_Task instructions_. "kingdom: Animalia" appears in one line of the listing below; retype that line and every later line exactly, stopping at the end, and nothing else.

------

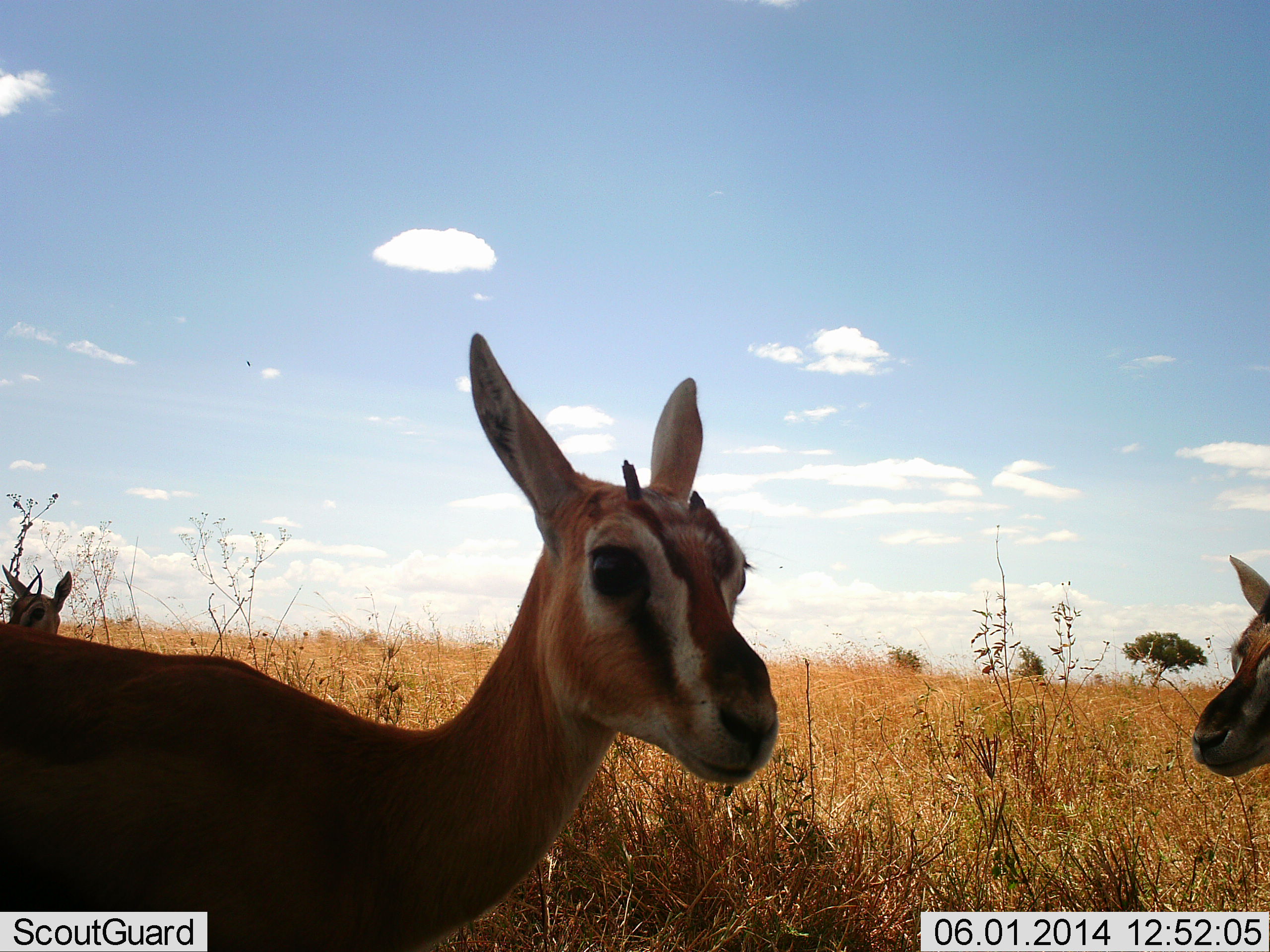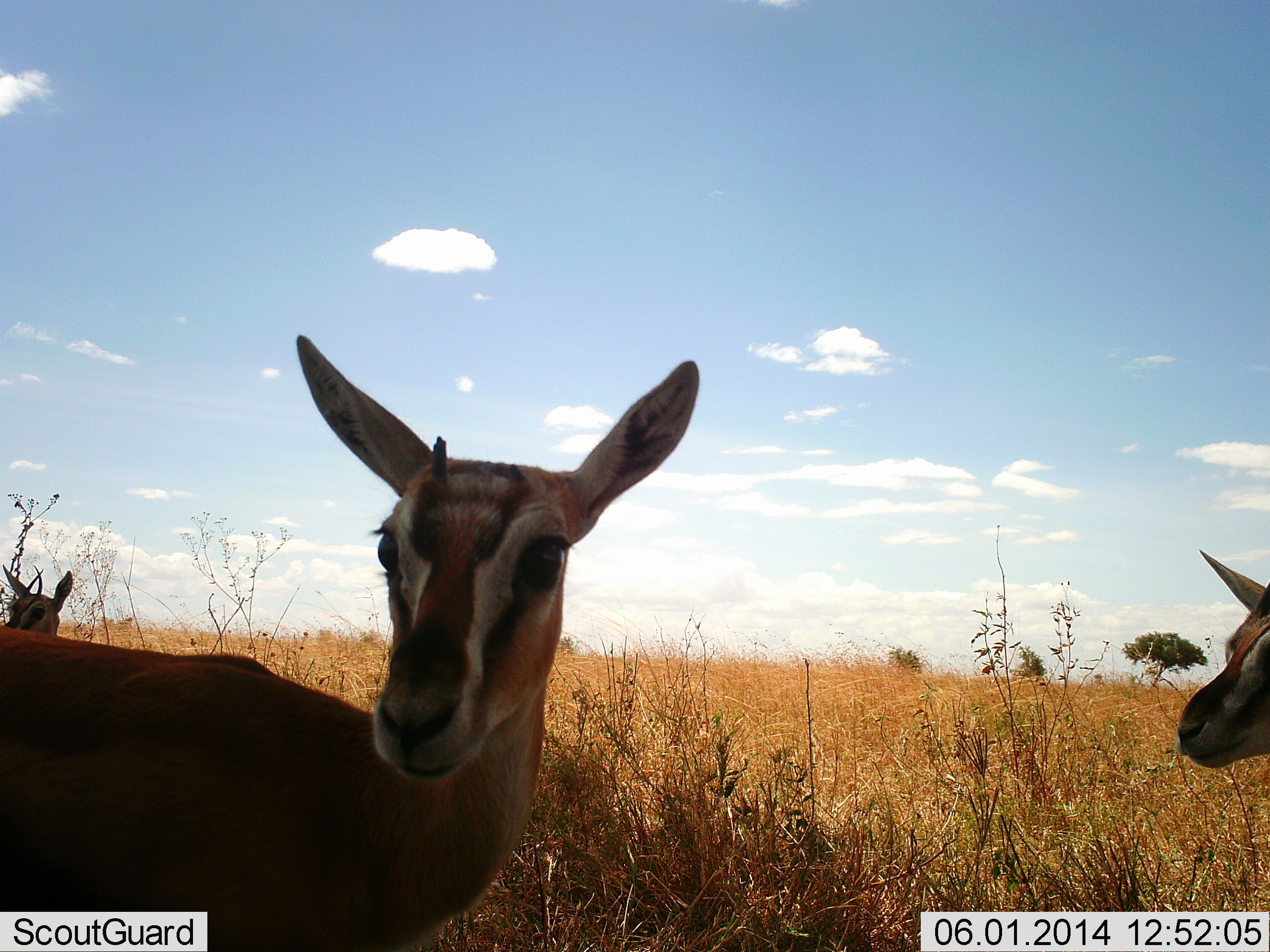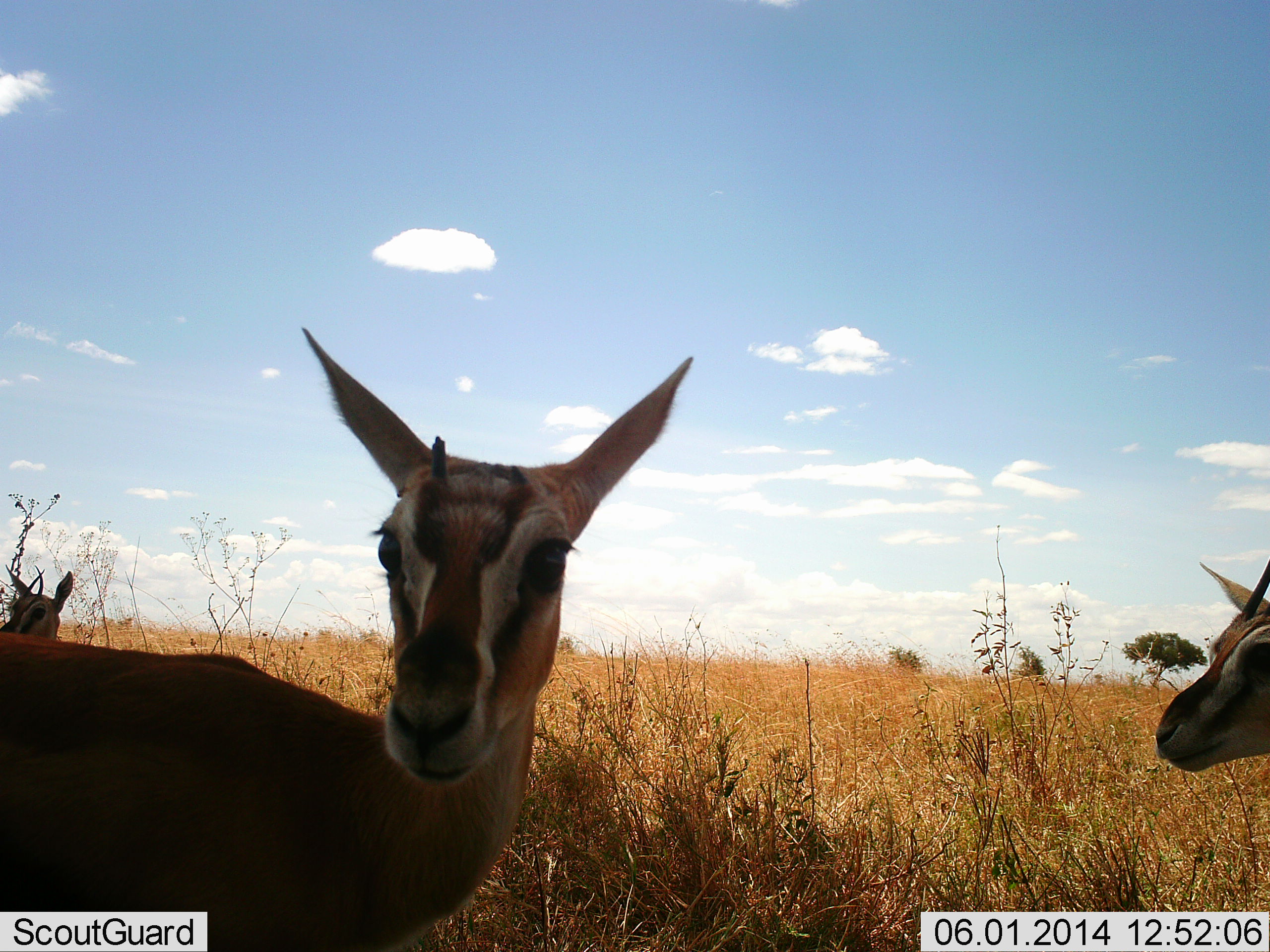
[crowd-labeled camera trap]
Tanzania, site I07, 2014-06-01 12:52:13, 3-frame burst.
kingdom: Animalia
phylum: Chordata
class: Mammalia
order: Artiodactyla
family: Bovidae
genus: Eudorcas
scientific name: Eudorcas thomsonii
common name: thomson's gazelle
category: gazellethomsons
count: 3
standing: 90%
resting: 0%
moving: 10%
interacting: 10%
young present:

------

_Your response_.
kingdom: Animalia
phylum: Chordata
class: Mammalia
order: Artiodactyla
family: Bovidae
genus: Eudorcas
scientific name: Eudorcas thomsonii
common name: thomson's gazelle
category: gazellethomsons
count: 3
standing: 90%
resting: 0%
moving: 10%
interacting: 10%
young present:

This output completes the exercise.